When it comes to chopping with a Santoku knife, the method differs from standard techniques so you’ll definitely want to practice until you get the hang of it. The flat edge requires you to lift the blade off of the cutting board between each cut, rather than using the rock chop technique commonly used with the Western-style chef’s knife where the tip of the knife stays on the cutting board between cuts. 

To begin chopping, be sure your your cutting board is stabilized on a flat surface (placing a damp paper towel underneath your cutting board is a handy trick) and keep your offhand is in the claw position. Also be sure to stabilize your ingredient – if it’s round, you can cut it in half or take a thin slice off the top or bottom so it lies flat on the cutting board. Once your ingredient is held in place, align the flat side of the blade against your knuckles (fingers should be curled under), then begin chopping  in a smooth up and down motion, slightly moving the knife forward as you chop and lifting the blade off the cutting board between each cut.

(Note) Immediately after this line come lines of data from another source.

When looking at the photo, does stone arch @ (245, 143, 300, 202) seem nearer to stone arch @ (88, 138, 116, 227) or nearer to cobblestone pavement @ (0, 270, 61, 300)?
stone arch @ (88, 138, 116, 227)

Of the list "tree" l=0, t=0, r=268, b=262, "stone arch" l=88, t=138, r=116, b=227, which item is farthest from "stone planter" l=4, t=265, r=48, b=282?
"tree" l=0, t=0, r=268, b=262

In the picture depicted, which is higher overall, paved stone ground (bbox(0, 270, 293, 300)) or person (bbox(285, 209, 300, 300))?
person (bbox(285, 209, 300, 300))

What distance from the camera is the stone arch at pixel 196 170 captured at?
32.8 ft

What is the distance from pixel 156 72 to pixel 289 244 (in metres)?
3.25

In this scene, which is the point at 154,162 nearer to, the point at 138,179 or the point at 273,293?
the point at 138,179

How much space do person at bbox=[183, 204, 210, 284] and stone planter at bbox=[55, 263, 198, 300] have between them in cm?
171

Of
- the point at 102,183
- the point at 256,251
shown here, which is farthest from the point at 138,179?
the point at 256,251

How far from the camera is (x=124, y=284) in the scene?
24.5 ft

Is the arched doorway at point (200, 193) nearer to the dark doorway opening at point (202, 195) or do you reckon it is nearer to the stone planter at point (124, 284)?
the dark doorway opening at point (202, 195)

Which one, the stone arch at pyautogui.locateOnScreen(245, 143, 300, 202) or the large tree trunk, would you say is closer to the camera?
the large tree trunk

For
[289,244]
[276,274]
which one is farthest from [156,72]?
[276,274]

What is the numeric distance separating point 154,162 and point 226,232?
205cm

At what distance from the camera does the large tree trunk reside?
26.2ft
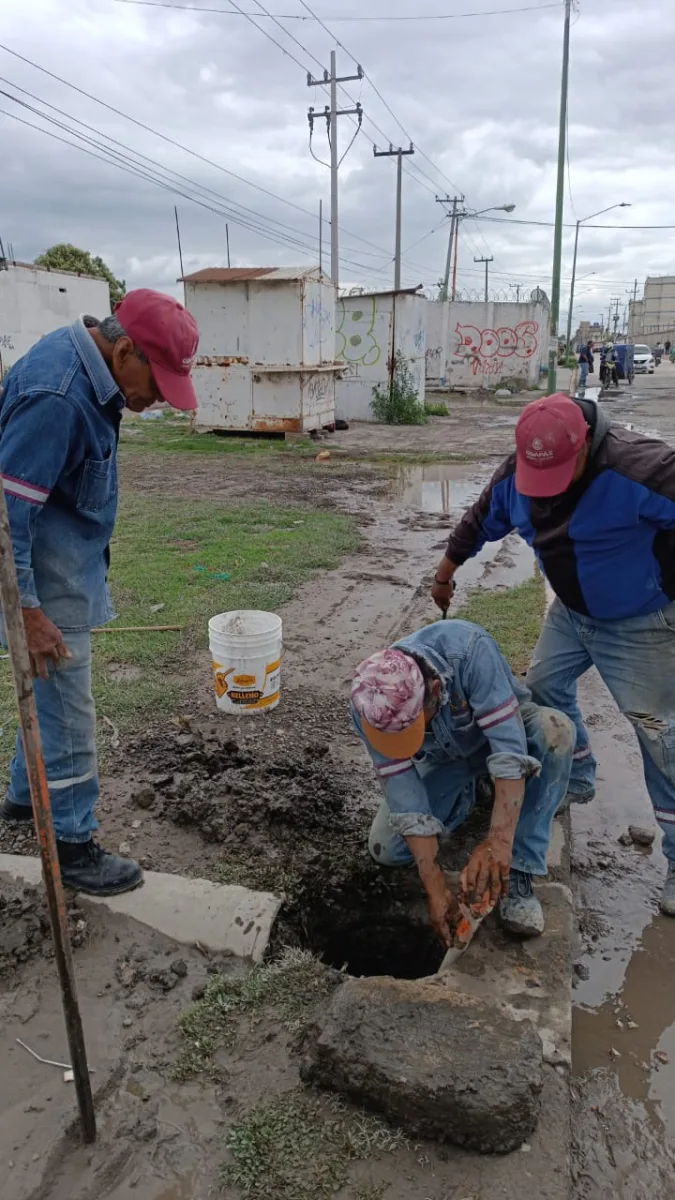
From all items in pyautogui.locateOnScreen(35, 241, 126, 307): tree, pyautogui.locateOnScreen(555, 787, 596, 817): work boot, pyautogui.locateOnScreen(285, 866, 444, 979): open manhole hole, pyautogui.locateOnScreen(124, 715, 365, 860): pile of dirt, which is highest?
pyautogui.locateOnScreen(35, 241, 126, 307): tree

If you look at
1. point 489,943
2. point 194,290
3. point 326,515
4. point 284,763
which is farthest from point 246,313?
point 489,943

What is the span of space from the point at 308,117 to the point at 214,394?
1416cm

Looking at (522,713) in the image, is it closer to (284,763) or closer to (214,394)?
(284,763)

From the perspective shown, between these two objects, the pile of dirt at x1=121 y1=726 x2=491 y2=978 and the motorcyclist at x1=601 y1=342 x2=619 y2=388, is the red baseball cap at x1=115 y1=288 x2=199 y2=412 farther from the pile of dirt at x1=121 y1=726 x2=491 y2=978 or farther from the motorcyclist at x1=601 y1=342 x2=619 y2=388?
the motorcyclist at x1=601 y1=342 x2=619 y2=388

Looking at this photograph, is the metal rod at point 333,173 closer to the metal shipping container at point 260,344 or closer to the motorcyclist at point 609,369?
the metal shipping container at point 260,344

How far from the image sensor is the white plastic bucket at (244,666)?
14.0ft

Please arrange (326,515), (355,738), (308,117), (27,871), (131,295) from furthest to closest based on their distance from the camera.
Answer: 1. (308,117)
2. (326,515)
3. (355,738)
4. (27,871)
5. (131,295)

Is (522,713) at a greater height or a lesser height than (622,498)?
lesser

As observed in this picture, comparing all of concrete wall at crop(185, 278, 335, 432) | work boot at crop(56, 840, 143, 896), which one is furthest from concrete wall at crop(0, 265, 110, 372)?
work boot at crop(56, 840, 143, 896)

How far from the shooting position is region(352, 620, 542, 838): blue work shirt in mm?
2594

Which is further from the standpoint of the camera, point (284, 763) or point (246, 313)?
point (246, 313)

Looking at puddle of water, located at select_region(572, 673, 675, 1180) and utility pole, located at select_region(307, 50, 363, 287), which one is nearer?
puddle of water, located at select_region(572, 673, 675, 1180)

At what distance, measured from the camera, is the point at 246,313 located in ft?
47.8

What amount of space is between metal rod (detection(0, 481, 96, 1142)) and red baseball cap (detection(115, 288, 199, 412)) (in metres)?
0.87
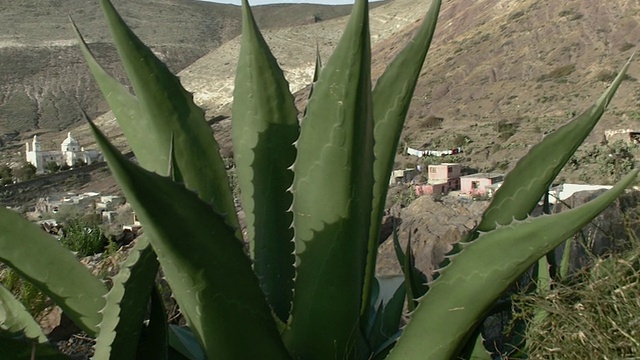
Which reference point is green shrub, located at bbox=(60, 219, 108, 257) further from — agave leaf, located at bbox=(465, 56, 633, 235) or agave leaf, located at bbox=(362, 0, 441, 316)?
agave leaf, located at bbox=(465, 56, 633, 235)

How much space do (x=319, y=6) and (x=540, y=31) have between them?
62.0 m

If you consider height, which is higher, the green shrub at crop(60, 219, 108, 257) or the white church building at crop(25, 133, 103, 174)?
the green shrub at crop(60, 219, 108, 257)

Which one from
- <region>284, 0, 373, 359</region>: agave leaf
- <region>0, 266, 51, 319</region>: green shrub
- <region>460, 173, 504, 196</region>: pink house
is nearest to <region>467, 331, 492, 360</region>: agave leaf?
<region>284, 0, 373, 359</region>: agave leaf

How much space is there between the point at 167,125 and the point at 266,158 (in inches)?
8.2

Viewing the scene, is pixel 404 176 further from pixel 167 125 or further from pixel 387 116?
pixel 167 125

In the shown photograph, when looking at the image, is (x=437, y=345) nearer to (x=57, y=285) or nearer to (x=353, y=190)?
(x=353, y=190)

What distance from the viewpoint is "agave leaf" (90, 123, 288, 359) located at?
3.10ft

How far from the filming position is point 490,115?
27359mm

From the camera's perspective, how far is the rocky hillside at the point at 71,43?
170ft

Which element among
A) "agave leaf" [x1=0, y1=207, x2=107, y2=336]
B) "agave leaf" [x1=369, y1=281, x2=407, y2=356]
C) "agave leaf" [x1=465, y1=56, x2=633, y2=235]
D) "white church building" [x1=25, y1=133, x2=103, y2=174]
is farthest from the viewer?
"white church building" [x1=25, y1=133, x2=103, y2=174]

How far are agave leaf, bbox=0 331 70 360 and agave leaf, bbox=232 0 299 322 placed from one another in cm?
43

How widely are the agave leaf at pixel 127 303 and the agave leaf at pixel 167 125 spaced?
0.26 m

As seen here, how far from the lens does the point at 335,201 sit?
3.95ft

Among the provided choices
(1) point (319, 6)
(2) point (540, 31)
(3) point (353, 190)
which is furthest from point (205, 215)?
(1) point (319, 6)
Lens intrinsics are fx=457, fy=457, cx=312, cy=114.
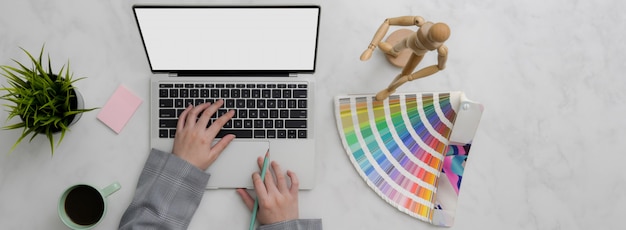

When it comes to chopping with the Santoku knife, it’s also a good idea to make sure you have the right cutting board on hand. All kitchen knives dull with regular use, and the surface you’re cutting on has an important role in prolonging the sharpness of your blades. Check out our guide to learn more about the best cutting board for your knives – and be sure to store them properly.

As you become more comfortable with the up-and-down chopping technique, you can start chopping even faster by employing also the push-cut technique which involves pushing the ingredient towards the blade as you chop.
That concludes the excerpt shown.